The Court of Appeals expressly declined to follow the holding in Ortega v. State, 837 S.W.2d 831 (Tex.App.-San Antonio 1992, no pet.). In Ortega, the defendant also alleged he was deprived of counsel during the period for filing a motion for new trial. The San Antonio Court of Appeals relied on this Court’s holding in Ward v. State, 740 S.W.2d 794, 798 (Tex.Cr.App.1987), that “appointed trial counsel remains as the defendant’s counsel for all purposes until he is expressly permitted to withdraw.” The Court held that there was nothing in the record to indicate that appointed trial counsel sought or was permitted to withdraw, or was otherwise replaced by counsel. The Court stated that simply because trial counsel did not file a motion for new trial on the defendant’s behalf, did not mean that the defendant was denied his right to counsel during this period of time. Id. at 832. We find the reasoning applied by the appellate court in Ortega applies in this case as well.
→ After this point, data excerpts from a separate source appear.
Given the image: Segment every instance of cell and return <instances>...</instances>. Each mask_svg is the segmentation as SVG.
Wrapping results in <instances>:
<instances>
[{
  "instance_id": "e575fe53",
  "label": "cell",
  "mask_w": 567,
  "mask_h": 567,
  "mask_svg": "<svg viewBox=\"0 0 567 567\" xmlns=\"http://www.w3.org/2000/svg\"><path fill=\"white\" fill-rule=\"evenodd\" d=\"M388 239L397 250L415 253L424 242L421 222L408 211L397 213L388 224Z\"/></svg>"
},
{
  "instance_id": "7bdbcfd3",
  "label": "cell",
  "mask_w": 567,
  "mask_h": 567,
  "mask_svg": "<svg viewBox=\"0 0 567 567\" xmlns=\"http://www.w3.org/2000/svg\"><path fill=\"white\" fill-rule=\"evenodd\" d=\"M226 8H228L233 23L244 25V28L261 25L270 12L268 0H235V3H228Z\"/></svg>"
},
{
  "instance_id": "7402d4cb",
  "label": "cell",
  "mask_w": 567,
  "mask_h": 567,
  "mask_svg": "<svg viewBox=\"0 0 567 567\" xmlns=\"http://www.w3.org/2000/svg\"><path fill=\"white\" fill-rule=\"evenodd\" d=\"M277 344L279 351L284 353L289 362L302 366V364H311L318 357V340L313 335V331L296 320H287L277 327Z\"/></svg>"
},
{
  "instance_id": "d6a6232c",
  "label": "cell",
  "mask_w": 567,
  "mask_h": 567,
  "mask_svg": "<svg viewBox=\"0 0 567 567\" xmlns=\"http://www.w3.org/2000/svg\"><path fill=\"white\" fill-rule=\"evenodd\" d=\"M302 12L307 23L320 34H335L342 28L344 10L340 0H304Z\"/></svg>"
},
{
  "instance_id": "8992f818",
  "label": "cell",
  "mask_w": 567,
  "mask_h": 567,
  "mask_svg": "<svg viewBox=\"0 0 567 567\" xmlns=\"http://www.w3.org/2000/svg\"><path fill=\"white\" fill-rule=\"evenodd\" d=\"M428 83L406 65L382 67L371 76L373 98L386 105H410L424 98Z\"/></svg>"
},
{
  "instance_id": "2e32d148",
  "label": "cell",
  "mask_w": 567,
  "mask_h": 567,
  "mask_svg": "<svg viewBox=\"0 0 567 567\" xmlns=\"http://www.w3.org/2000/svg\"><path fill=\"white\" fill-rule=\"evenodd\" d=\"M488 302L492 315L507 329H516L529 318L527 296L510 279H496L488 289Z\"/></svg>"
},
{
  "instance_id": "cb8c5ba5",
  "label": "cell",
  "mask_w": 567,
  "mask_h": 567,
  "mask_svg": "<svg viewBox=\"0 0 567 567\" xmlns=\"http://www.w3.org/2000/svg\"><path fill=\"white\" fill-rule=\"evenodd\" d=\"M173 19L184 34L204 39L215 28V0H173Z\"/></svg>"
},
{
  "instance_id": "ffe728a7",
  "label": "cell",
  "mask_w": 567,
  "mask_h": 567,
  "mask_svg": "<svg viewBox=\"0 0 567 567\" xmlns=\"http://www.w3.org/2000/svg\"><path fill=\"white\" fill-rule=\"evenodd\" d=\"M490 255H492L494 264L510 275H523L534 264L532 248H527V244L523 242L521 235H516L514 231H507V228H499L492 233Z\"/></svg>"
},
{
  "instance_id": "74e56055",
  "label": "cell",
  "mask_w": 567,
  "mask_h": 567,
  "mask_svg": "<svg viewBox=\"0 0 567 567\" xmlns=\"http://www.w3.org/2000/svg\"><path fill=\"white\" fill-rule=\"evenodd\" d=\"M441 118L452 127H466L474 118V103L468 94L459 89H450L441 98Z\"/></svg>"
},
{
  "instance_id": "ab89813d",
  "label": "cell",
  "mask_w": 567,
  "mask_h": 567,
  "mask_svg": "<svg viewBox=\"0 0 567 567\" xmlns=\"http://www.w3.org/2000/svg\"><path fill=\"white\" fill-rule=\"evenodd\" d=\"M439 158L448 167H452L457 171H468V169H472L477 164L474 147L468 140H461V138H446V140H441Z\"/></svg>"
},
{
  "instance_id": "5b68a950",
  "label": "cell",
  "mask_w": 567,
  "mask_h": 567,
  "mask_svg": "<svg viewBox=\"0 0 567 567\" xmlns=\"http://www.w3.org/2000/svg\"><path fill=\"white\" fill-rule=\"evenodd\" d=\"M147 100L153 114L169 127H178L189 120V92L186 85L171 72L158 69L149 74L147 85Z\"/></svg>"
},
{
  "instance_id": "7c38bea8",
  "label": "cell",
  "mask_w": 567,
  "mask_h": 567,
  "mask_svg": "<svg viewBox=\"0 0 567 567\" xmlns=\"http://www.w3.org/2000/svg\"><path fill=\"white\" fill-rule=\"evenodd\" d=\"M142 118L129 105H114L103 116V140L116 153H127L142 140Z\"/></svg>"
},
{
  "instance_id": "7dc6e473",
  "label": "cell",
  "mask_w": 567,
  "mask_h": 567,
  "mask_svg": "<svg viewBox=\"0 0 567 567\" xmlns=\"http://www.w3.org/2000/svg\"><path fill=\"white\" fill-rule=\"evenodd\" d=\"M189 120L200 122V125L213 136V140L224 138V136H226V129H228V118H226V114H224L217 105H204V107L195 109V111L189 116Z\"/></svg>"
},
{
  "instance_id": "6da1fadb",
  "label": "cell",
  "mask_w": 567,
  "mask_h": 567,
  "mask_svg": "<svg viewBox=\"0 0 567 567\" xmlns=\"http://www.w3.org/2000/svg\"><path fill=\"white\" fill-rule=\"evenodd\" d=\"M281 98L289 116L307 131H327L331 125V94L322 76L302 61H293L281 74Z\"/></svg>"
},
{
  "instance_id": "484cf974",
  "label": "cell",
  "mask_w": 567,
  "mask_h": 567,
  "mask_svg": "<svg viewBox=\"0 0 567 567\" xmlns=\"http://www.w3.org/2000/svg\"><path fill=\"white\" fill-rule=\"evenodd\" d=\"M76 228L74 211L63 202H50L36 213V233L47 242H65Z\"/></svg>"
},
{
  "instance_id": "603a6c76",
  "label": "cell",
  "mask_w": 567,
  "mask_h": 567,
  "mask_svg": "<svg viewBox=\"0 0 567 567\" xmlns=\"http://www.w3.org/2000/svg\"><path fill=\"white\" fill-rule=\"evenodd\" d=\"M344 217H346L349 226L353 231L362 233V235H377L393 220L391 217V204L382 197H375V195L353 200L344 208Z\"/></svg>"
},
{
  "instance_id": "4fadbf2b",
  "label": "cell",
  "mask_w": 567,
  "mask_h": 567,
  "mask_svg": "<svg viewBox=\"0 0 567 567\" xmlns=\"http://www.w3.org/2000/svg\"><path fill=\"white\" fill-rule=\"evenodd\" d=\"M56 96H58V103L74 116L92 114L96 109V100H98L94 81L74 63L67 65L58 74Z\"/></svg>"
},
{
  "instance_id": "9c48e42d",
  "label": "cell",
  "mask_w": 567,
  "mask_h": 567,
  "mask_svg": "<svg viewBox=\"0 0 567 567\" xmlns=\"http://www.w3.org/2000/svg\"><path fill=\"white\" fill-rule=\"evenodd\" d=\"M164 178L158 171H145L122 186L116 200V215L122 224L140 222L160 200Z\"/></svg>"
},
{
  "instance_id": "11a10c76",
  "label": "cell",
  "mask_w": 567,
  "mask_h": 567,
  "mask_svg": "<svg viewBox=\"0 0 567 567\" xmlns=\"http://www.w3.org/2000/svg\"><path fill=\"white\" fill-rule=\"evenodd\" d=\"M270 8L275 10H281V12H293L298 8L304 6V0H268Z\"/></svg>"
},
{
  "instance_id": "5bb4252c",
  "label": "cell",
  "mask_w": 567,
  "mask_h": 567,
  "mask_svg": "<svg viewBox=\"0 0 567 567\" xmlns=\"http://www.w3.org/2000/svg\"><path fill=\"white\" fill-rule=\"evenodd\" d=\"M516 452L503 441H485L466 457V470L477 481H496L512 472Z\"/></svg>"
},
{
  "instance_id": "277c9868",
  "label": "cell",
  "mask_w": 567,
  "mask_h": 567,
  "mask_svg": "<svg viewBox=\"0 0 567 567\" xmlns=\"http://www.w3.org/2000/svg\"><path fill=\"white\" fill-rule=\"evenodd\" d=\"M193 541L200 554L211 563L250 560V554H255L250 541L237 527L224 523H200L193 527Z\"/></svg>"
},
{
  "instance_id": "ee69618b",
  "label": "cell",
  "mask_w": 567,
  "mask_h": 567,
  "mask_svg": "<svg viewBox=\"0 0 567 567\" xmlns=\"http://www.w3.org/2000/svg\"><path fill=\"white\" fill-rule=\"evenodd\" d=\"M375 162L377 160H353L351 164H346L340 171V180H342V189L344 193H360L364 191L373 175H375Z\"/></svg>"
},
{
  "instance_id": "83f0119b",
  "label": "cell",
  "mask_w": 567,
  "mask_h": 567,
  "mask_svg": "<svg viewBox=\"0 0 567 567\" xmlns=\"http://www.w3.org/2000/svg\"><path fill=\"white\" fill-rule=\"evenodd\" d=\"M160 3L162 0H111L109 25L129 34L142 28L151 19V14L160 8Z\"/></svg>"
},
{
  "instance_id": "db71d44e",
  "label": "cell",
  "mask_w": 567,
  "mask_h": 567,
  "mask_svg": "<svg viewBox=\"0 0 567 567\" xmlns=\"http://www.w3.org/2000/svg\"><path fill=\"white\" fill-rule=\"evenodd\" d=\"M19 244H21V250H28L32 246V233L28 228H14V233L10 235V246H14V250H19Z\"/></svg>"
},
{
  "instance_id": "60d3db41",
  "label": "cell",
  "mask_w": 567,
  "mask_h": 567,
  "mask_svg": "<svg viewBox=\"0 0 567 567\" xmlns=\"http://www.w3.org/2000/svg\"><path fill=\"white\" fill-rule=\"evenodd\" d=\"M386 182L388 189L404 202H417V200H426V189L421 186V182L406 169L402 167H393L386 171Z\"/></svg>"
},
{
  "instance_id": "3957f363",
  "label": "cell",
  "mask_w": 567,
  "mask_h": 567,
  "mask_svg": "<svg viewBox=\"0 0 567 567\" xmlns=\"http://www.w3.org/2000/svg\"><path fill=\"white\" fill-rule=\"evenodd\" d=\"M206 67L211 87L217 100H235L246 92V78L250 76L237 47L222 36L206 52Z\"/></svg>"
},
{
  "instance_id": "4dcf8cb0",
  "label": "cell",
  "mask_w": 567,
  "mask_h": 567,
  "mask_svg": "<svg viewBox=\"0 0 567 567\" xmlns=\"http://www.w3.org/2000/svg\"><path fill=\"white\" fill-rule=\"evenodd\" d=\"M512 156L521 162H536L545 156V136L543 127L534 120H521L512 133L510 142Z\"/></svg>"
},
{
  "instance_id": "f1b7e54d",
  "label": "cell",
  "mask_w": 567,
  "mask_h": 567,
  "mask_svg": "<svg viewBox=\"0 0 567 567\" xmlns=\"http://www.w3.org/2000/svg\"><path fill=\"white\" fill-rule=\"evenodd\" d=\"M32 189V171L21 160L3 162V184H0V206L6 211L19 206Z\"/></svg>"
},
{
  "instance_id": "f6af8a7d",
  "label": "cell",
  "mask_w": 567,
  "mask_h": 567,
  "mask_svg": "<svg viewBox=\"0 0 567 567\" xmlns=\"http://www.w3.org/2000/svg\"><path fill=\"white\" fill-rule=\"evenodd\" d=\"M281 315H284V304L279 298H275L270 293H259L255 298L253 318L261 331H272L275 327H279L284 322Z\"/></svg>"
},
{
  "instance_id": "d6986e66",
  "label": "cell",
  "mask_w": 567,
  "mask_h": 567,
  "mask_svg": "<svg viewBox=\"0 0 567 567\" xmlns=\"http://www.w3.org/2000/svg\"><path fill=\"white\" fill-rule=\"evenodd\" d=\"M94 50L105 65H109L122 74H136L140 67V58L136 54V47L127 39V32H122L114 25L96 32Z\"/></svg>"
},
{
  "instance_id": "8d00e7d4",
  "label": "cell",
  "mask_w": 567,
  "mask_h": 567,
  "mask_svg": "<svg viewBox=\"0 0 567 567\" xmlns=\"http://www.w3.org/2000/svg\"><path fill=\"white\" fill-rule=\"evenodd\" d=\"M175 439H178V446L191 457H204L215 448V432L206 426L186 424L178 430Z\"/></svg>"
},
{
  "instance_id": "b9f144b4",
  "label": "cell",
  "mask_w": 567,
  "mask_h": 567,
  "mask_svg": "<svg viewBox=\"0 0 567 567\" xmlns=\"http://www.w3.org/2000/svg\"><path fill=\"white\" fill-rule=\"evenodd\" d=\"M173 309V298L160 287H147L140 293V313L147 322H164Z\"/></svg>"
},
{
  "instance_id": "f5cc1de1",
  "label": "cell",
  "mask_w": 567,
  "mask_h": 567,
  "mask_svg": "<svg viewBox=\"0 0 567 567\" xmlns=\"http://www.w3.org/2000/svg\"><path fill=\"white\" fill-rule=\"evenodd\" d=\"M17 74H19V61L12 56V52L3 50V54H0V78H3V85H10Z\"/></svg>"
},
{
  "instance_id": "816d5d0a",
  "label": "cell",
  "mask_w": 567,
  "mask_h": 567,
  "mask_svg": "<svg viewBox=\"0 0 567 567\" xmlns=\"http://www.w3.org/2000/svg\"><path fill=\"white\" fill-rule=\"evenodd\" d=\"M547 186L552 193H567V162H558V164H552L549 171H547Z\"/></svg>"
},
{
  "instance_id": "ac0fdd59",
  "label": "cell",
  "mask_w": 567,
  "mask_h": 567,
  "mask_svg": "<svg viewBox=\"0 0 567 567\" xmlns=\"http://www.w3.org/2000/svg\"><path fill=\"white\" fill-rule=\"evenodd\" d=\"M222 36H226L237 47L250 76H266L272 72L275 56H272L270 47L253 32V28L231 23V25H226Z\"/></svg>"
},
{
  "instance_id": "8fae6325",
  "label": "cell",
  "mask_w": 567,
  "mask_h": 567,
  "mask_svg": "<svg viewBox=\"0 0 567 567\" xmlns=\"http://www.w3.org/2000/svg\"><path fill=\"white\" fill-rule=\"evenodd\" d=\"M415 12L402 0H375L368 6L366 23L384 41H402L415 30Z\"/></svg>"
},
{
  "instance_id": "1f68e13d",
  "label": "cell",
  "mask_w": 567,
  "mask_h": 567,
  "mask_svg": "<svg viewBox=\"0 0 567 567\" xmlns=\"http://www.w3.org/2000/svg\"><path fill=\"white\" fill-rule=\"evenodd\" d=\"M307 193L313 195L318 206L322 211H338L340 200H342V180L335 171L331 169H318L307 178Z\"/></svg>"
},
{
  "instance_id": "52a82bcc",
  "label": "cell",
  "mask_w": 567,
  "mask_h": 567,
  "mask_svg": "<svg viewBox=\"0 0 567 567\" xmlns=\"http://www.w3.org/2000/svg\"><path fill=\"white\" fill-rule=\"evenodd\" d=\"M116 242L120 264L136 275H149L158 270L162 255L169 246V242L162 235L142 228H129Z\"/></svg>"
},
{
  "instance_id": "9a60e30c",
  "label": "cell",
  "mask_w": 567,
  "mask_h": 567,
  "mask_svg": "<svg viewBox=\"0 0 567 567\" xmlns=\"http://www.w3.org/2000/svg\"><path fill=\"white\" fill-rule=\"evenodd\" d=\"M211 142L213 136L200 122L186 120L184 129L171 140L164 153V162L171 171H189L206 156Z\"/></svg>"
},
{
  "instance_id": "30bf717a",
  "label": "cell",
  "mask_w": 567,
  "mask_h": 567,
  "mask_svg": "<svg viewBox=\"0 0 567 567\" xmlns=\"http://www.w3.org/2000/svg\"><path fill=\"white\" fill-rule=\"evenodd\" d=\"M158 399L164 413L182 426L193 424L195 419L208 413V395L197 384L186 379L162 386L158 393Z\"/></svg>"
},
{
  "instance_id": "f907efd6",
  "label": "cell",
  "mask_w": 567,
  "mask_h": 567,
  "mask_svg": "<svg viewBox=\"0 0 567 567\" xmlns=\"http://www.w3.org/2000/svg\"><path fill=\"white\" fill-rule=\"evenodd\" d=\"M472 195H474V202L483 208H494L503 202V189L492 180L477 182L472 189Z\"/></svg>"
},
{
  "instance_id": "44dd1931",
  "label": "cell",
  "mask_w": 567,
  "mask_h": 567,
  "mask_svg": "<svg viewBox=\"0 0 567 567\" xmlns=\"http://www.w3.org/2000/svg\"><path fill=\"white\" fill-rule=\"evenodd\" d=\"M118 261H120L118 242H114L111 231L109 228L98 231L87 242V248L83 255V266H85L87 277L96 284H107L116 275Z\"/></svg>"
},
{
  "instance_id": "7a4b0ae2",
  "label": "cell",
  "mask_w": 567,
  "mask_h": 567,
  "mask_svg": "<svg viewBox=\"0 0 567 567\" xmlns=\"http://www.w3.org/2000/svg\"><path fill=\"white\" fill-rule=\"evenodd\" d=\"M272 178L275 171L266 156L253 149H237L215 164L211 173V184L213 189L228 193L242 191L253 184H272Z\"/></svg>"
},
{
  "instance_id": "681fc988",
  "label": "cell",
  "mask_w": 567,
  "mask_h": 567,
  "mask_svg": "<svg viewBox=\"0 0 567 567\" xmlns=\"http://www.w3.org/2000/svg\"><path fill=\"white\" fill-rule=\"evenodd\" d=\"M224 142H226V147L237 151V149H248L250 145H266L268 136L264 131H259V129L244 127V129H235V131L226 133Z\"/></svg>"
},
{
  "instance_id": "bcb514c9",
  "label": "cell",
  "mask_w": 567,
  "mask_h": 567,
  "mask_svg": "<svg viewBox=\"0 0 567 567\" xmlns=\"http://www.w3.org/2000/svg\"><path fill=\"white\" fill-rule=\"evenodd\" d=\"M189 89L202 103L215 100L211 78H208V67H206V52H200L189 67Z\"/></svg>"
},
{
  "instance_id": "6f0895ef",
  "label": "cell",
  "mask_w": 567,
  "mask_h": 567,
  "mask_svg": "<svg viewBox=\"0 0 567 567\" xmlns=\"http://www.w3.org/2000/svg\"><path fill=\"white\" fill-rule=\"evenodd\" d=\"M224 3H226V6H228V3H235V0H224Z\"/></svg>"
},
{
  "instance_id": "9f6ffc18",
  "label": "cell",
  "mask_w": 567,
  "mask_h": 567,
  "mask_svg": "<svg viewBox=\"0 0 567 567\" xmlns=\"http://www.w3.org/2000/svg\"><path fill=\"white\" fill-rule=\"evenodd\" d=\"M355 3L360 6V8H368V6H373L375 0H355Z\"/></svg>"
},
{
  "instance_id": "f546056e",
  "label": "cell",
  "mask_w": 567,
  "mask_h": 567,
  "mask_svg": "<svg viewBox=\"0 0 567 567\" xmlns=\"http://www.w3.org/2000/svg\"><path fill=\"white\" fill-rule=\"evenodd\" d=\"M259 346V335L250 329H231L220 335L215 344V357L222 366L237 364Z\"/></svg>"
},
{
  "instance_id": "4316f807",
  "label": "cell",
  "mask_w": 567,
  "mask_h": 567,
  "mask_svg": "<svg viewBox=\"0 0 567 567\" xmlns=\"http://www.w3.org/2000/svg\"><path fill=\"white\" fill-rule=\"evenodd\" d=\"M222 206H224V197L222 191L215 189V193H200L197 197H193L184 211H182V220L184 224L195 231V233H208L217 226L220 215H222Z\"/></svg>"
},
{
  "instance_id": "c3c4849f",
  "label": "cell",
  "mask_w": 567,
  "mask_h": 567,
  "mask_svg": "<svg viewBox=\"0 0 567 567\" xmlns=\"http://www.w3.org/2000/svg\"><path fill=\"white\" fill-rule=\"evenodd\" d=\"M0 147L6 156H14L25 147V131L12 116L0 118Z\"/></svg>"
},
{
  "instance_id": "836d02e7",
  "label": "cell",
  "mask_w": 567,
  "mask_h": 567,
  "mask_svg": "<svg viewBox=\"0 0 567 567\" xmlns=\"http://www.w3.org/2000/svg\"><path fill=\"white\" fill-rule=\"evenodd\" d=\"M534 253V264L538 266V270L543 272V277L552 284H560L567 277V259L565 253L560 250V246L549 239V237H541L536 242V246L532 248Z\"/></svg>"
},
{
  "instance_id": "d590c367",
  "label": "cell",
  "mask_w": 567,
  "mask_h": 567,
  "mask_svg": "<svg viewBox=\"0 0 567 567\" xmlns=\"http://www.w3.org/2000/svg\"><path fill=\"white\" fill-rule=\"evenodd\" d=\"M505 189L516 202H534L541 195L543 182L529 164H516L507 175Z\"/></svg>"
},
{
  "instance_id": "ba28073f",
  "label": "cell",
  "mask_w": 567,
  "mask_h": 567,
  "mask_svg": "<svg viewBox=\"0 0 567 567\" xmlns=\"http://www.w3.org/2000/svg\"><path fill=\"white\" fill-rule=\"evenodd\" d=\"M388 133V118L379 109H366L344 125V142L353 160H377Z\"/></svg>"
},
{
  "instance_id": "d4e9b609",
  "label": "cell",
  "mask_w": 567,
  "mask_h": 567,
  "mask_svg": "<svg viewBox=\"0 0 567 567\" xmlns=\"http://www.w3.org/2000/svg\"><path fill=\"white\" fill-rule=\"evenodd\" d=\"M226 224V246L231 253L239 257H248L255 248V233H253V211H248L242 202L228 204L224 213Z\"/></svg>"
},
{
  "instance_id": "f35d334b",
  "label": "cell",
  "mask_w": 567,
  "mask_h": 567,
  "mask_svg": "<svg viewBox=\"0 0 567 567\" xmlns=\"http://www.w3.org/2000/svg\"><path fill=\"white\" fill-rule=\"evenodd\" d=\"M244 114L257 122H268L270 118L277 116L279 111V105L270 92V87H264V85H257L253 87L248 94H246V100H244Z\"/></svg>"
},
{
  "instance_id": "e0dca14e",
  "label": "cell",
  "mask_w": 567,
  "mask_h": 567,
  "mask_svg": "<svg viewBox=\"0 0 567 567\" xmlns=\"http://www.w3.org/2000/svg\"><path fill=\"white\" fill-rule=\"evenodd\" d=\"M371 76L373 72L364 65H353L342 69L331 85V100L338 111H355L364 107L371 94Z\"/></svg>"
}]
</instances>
Appellant has failed to rebut the presumption that she was represented by counsel following sentencing. Merely because she filed a pro se notice of appeal does not indicate she was without counsel; it may simply mean that initially she told counsel she did not want to pursue the appeal, and she changed her mind at the last minute. Likewise, simply because a motion for new trial was not filed does not mean that Appellant-was without counsel during that time period in which a motion could have been filed. There is nothing in the statement of facts of this trial to reflect that counsel asked or was permitted to withdraw following sentencing. Finally, the notice from the district clerk’s office is inadequate to reflect that trial counsel had been permitted to withdraw from the case, and that Appellant was without counsel.

I would hold that the Court of Appeals improperly found Appellant was not represented by counsel during the time in which a motion for new trial could have been filed, and I would reverse the judgment of the Court of Appeals.2 Because the majority instead dismisses the State’s petition, I dissent.

McCORMICK, P. J., joins.

. The facts as set out in the appellate opinion in Cox are not as specific as to whether trial counsel was permitted to withdraw following sentencing. it appears the Court of Appeals summarily granted relief based on its decision in Callis.

. Since I would hold that the Court of Appeals erred in finding that Appellant was not represented by counsel during a critical stage of the proceedings, the remaining issue as to the form of the relief provided by the Court of Appeals would be moot.